▸ **CONSIGNA DE TRABAJO A**
Responda brevemente a estas preguntas sobre el fragmento acerca de la ilusión de la separación:
(i) ¿De qué es producto la fragmentación, según el texto?
(ii) ¿Qué ocurre si la conciencia deja de identificarse con el cuerpo-mente?
(iii) ¿Cómo son todas las fracciones percibidas?
▸ **CONSIGNA DE TRABAJO B**
Según el fragmento sobre la ilusión de la separación, ¿por qué tomamos por esenciales unas diferencias que sólo son parciales, relativas y circunstanciales? Responda en una a tres oraciones.
▸ **CONSIGNA DE TRABAJO C**
Reescriba en forma de lista más breve el párrafo del fragmento sobre la ilusión de la separación que empieza con «Nuestra mente, tan bien educada», conservando sus datos principales.

▸ **FRAGMENTO SELECCIONADO**
#####
La ilusión de la separación

Por Vicente Simón
Vicente Simón

La fragmentación ilusoria

Nuestra mente, tan bien educada para captar las diferencias, ha quedado a resultas de ese entrenamiento, bastante incapacitada para percibir la unidad subyacente a eso que llamamos realidad. Esta unidad sólo puede trocearse de manera virtual. Con otras palabras, la fragmentación es un producto de la mente, no un atributo de la realidad. Pero la transitoria identificación con el cuerpo-mente y la necesidad, también caduca, de representar y defender los intereses de este cuerpo concreto, nos lleva a tomar por esenciales unas diferencias que sólo son parciales, relativas y circunstanciales. Son puntos de vista creados desde la limitada perspectiva asumida por la conciencia que observa a través del cuerpo. Si la conciencia deja de identificarse con el cuerpo-mente, la unidad se manifiesta sin tapujos. Desaparece entonces el espejismo de que este fragmento aparente es más crucial o más importante que aquel otro, porque todas las fracciones percibidas son necesariamente interdependientes y, por tanto, imprescindibles para la existencia del conjunto, es decir, de la unidad o del todo.
#####
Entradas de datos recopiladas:
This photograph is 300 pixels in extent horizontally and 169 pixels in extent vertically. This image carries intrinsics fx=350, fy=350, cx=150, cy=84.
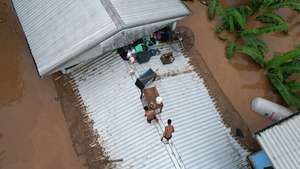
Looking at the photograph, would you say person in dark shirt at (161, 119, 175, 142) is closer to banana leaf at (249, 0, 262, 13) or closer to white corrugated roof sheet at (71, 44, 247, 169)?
white corrugated roof sheet at (71, 44, 247, 169)

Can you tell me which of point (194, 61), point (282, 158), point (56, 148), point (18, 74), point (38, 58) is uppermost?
point (18, 74)

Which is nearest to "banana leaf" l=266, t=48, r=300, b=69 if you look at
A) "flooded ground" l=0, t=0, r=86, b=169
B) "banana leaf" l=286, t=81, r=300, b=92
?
"banana leaf" l=286, t=81, r=300, b=92

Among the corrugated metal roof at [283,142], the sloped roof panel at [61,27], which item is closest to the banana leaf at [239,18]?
the corrugated metal roof at [283,142]

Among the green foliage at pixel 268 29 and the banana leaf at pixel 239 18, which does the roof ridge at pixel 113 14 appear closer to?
the banana leaf at pixel 239 18

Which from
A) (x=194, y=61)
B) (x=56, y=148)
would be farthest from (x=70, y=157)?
(x=194, y=61)

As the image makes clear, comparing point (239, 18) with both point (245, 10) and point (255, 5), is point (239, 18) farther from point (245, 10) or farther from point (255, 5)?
point (255, 5)

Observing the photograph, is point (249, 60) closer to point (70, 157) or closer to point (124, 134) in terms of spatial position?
point (124, 134)
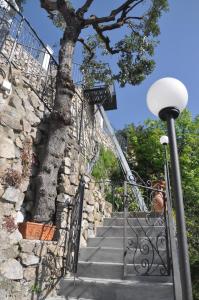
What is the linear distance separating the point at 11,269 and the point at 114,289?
1395 mm

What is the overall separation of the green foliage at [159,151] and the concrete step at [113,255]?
7.13 m

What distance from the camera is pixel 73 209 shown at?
473 centimetres

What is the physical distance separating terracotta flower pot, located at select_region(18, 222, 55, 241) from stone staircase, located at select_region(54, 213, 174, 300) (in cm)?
71

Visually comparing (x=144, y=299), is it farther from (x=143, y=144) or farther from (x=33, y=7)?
(x=143, y=144)

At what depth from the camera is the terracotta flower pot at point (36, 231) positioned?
395 cm

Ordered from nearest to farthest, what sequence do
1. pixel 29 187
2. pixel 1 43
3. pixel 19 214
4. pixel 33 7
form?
pixel 19 214 < pixel 29 187 < pixel 1 43 < pixel 33 7

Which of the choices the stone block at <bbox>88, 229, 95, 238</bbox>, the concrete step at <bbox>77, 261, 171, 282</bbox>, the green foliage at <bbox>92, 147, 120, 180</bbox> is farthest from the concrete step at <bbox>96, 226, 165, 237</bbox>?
the green foliage at <bbox>92, 147, 120, 180</bbox>

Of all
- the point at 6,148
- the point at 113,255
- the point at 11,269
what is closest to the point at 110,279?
the point at 113,255

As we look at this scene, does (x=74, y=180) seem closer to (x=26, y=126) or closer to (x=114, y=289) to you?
(x=26, y=126)

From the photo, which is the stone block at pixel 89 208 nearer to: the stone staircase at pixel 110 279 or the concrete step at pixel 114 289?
the stone staircase at pixel 110 279

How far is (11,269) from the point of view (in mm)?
3404

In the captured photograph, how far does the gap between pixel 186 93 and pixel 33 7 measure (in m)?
6.47

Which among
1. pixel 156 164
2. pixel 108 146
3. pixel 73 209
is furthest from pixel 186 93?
pixel 156 164

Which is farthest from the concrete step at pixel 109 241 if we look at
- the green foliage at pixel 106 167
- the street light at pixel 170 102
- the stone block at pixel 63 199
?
the green foliage at pixel 106 167
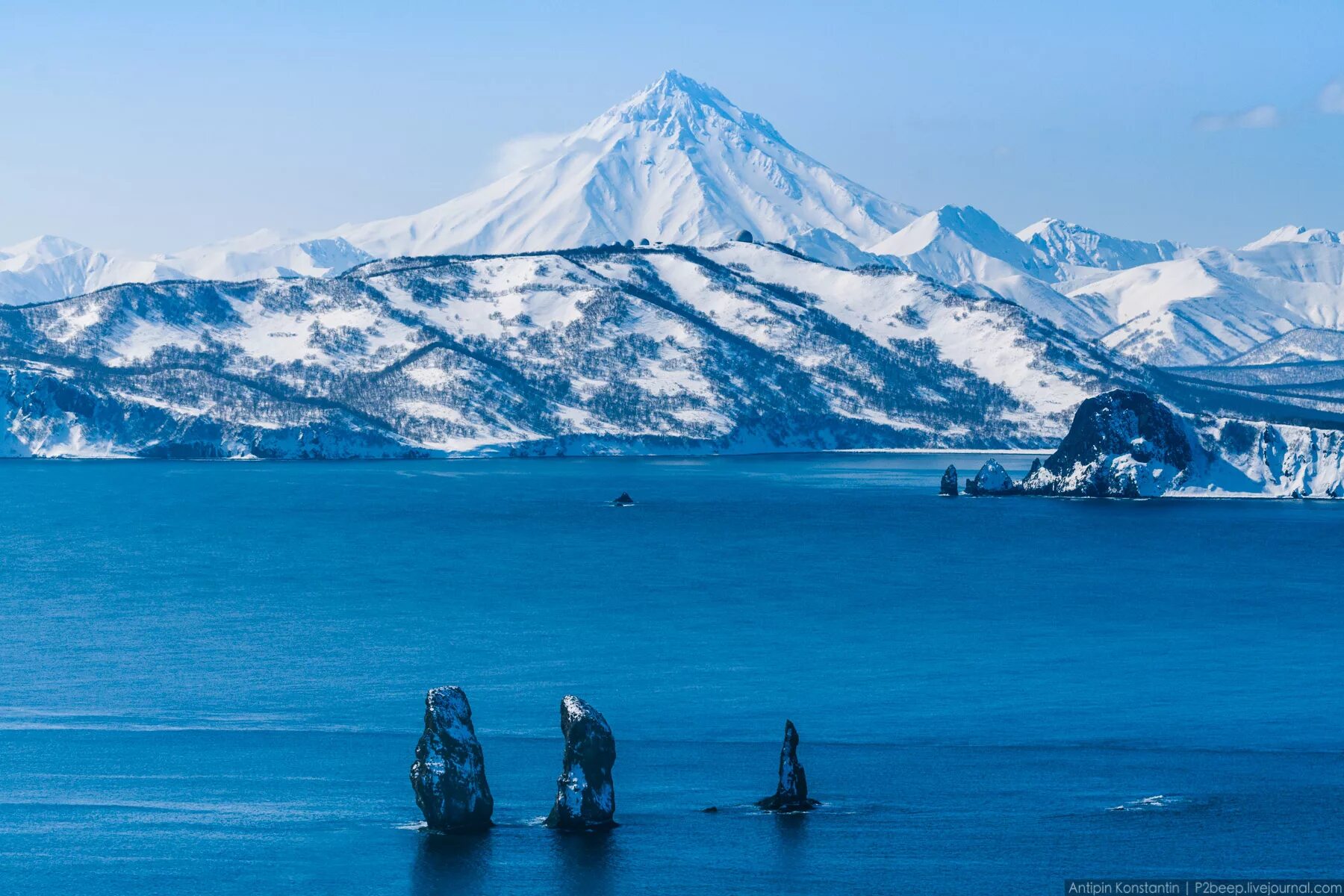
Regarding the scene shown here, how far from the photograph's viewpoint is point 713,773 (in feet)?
286

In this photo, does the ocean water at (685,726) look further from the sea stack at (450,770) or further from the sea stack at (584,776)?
the sea stack at (450,770)

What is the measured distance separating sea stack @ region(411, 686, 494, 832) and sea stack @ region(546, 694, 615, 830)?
328 centimetres

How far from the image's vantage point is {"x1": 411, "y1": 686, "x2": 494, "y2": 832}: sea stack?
7375 cm

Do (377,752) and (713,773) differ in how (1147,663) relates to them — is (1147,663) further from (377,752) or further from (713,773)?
(377,752)

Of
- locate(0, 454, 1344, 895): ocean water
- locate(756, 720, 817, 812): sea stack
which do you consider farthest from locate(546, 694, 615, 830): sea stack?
locate(756, 720, 817, 812): sea stack

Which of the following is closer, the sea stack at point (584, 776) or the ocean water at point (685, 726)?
the ocean water at point (685, 726)

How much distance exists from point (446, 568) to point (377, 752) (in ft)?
293

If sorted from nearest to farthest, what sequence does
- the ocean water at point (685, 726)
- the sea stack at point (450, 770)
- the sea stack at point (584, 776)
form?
the ocean water at point (685, 726) < the sea stack at point (450, 770) < the sea stack at point (584, 776)

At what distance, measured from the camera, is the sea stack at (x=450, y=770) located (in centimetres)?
7375

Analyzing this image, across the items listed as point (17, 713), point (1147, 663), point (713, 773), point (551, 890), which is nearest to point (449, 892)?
point (551, 890)

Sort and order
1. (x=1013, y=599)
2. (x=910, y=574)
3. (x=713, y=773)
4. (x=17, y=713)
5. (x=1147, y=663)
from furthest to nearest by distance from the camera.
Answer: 1. (x=910, y=574)
2. (x=1013, y=599)
3. (x=1147, y=663)
4. (x=17, y=713)
5. (x=713, y=773)

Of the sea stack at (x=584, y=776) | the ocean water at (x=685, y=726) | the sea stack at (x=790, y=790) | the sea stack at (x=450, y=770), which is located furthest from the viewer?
the sea stack at (x=790, y=790)

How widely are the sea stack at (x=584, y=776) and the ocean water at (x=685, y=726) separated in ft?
3.66

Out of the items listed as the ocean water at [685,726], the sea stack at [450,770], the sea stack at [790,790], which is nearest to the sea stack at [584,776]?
the ocean water at [685,726]
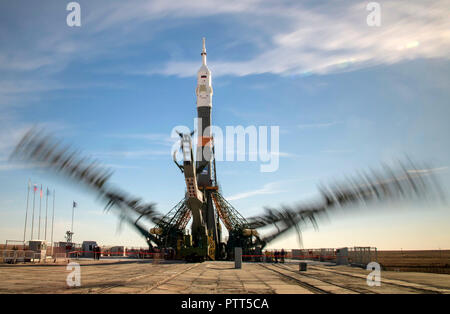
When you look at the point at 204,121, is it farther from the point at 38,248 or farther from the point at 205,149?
the point at 38,248

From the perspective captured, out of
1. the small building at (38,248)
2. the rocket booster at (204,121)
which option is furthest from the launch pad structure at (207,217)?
the small building at (38,248)

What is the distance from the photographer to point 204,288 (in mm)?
15039

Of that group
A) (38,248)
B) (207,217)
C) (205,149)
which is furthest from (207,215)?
(38,248)

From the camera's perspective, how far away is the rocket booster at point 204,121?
168ft

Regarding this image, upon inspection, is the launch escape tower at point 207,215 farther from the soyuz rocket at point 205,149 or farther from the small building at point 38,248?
the small building at point 38,248

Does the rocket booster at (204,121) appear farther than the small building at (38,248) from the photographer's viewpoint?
Yes

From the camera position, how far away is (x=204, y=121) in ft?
172

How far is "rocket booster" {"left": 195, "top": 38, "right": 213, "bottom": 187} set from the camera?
51.3 m

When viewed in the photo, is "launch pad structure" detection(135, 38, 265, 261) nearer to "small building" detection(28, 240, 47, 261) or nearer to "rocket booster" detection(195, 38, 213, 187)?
"rocket booster" detection(195, 38, 213, 187)

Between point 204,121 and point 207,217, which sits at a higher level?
point 204,121

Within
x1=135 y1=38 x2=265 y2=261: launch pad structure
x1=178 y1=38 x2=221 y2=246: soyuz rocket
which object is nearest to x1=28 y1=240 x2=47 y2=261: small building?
x1=135 y1=38 x2=265 y2=261: launch pad structure
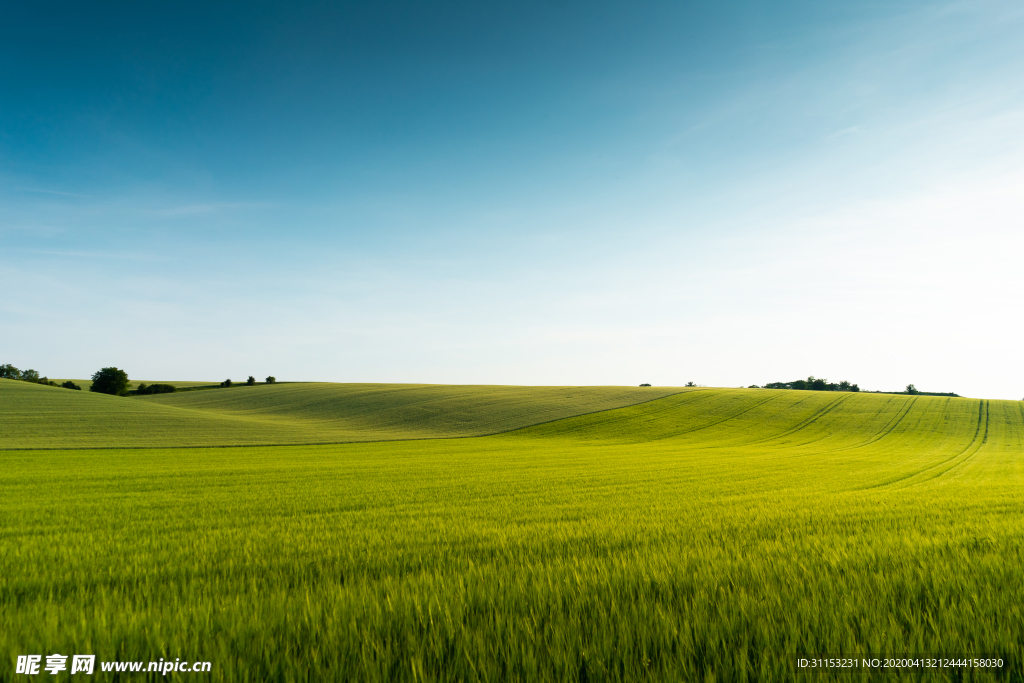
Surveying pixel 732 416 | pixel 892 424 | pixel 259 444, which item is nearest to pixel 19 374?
pixel 259 444

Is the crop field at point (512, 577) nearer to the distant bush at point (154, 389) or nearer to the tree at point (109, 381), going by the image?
the tree at point (109, 381)

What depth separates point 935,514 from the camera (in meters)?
8.58

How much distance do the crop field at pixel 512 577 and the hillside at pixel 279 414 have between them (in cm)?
2530

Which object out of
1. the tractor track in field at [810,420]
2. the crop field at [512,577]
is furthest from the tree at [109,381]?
the tractor track in field at [810,420]

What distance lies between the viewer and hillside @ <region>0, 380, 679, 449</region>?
125 feet

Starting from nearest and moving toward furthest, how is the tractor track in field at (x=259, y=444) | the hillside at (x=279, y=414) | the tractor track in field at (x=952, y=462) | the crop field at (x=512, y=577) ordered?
the crop field at (x=512, y=577)
the tractor track in field at (x=952, y=462)
the tractor track in field at (x=259, y=444)
the hillside at (x=279, y=414)

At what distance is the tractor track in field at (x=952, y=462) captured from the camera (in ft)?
56.0

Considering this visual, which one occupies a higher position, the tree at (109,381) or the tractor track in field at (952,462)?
the tree at (109,381)

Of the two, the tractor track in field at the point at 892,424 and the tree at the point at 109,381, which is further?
the tree at the point at 109,381

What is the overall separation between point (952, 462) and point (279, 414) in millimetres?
69054

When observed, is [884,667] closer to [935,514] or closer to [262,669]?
[262,669]

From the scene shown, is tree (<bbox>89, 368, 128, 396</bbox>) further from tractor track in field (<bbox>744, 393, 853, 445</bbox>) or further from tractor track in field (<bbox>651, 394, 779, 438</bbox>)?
tractor track in field (<bbox>744, 393, 853, 445</bbox>)

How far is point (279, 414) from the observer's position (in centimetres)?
6450

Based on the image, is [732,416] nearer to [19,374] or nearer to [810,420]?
[810,420]
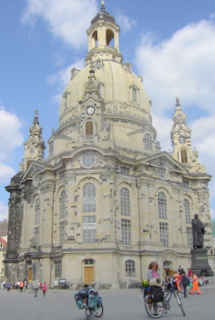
#####
▸ **RESPUESTA ESCRITA A**
(i) La fragmentación es un producto de la mente, no un atributo de la realidad.
(ii) La unidad se manifiesta sin tapujos.
(iii) Son necesariamente interdependientes y, por tanto, imprescindibles para la existencia del conjunto.

▸ **RESPUESTA ESCRITA B**
Nos lleva a ello la transitoria identificación con el cuerpo-mente. También influye la necesidad, igualmente caduca, de representar y defender los intereses de este cuerpo concreto.

▸ **RESPUESTA ESCRITA C**
- La mente, entrenada para captar diferencias, ha quedado bastante incapacitada para percibir la unidad subyacente a la realidad.
- Esa unidad sólo puede trocearse de manera virtual: la fragmentación es producto de la mente, no atributo de la realidad.
- La identificación transitoria con el cuerpo-mente y la necesidad de defender los intereses de este cuerpo nos hacen tomar por esenciales diferencias parciales, relativas y circunstanciales.
- Esas diferencias son puntos de vista creados desde la limitada perspectiva de la conciencia que observa a través del cuerpo.
- Si la conciencia deja de identificarse con el cuerpo-mente, la unidad se manifiesta sin tapujos.
- Desaparece entonces el espejismo de que un fragmento es más importante que otro, porque todas las fracciones son interdependientes e imprescindibles para el todo.